The place was deserted. There appeared to be only one guesthouse available to us. The old woman prepares us some lunch and then I head out to the 'shed' at the back of the garden for a nap. When I awake a few hours later I realise that there are no curtains or light in the room. And the toilet is outside. 
There are now cows in the garden. The old woman has an unusual gait, when she moves it's as if she's constantly catching herself from falling forward. She careers amongst her livestock jabbering to them or herself, untying them from one area and re-tying them elsewhere. Some are loose and she staggers through them, berating them for reasons unknown and slapping their rumps. At one point she stops and pulls out a small pair of binoculars from the folds of her chuba and gazes at the hills. We had no common language but later I asked if she was here by herself, to which she replied yes. I believe that we were the only three in quite a large area that night.
Tucking the binoculars away she seems surprised that she is surrounded by cows and she once again sets about untying and corralling the beasts, clucking and squawking as she herds them all out through a narrow gap in the stone wall.


In my head I have imagined a husband who has collected this climbing paraphernalia including a postcard from one of Reinhold Messner's expeditions over a long and distinguished career  Once she had viewed him through her binoculars, walking off to another well paid expedition. Now everyday she scans the horizon  waiting for his return. Outside the cloud had dropped completely and the wind was doing it's best to whip it up the valley. Luckily I only have to go outside once that night. There is no moon, no light at all at 3am, the sky is ink black and I take a moment with the headtorch off looking straight up. Nothing there. Our time here was almost over, the mountains were slowly nudging us out, the threat of monsoon imminent. 



Friday 17th May 2013.

The next morning is the same as the afternoon before it. People and Gompas appear ghostly before us and are swallowed up again.





The valley opens up and becomes greener.....





We pass Thame and Samde, power lines and telecoms masts contrasting with the old ways....





I spend the final section walking with two yaks, the driver and boy. The driver has already been drinking and he laughs heartily at my tales, translating for the boy.

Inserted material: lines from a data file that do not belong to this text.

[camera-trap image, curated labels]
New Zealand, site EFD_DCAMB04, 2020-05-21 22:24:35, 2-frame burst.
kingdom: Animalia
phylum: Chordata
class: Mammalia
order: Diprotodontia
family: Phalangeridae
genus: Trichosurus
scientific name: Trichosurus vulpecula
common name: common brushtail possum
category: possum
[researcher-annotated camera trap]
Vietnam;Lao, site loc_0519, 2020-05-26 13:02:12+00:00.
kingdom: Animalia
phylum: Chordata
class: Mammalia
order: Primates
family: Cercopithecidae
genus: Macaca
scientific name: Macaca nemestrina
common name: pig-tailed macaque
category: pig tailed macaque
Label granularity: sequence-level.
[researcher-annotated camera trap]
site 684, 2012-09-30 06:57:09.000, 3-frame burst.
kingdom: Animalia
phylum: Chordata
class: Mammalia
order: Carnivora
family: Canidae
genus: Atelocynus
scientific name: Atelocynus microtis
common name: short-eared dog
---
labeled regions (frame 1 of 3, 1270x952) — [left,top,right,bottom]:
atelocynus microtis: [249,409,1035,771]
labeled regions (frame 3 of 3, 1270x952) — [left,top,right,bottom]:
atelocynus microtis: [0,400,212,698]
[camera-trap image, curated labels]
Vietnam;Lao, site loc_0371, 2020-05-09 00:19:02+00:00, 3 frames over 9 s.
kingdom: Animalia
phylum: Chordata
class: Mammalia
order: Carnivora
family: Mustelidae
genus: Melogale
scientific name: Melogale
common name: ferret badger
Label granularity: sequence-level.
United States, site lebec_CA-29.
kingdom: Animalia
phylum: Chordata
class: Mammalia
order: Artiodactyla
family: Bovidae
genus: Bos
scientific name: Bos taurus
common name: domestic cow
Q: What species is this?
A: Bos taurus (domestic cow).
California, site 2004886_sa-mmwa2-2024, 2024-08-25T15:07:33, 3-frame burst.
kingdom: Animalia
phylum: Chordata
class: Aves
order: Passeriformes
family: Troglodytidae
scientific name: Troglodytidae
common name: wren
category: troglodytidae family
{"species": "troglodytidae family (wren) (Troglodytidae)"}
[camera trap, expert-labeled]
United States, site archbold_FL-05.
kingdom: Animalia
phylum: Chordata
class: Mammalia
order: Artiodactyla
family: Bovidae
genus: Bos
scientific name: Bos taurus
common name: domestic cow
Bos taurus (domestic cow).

And then......Namche, back again! Just two days here and then the walk to Lukla. We were told there would be flight backlogs due to the weather. But the first guesthouse we went into that was also a ticket agency had us on the first flight the following morning. Farewell Khumbu valley......










Saturday 1 June 2013

EBC Part 9, Gokyo.

Wednesday 15th May 2013.

Today was a planned rest day and I felt well recovered from the day before having stuffed myself  with Dal Bhat in the evening. In the morning we ascended Gokyo Ri (5360M) and in the afternoon I wandered around the lake. I hope these photos can give a small idea of this place, one of the most amazing places I've ever seen.......




Phari Lapche (6017M) behind the lake.












Every time something is ordered it gets written down.


The son of the owners was an artist and I now have this painting of his on a T shirt.










I had this beauty all to myself for a few hours......


Hidden away on the edge of the lake is this shrine.



This piece of marble had fallen and shattered so I propped it back up again....


Our delightful lodge owners who were always singing and smiling. Their sons had painted most of the ceiling and walls. They had twenty rooms here at Lake View and they were going to build up another level at some point in the future. There were only a handful of people when we were there but they spoke of the busy Oct/Nov/Dec when it's common for all lodges to burst at the seams and people sleep on the dining room floors and benches.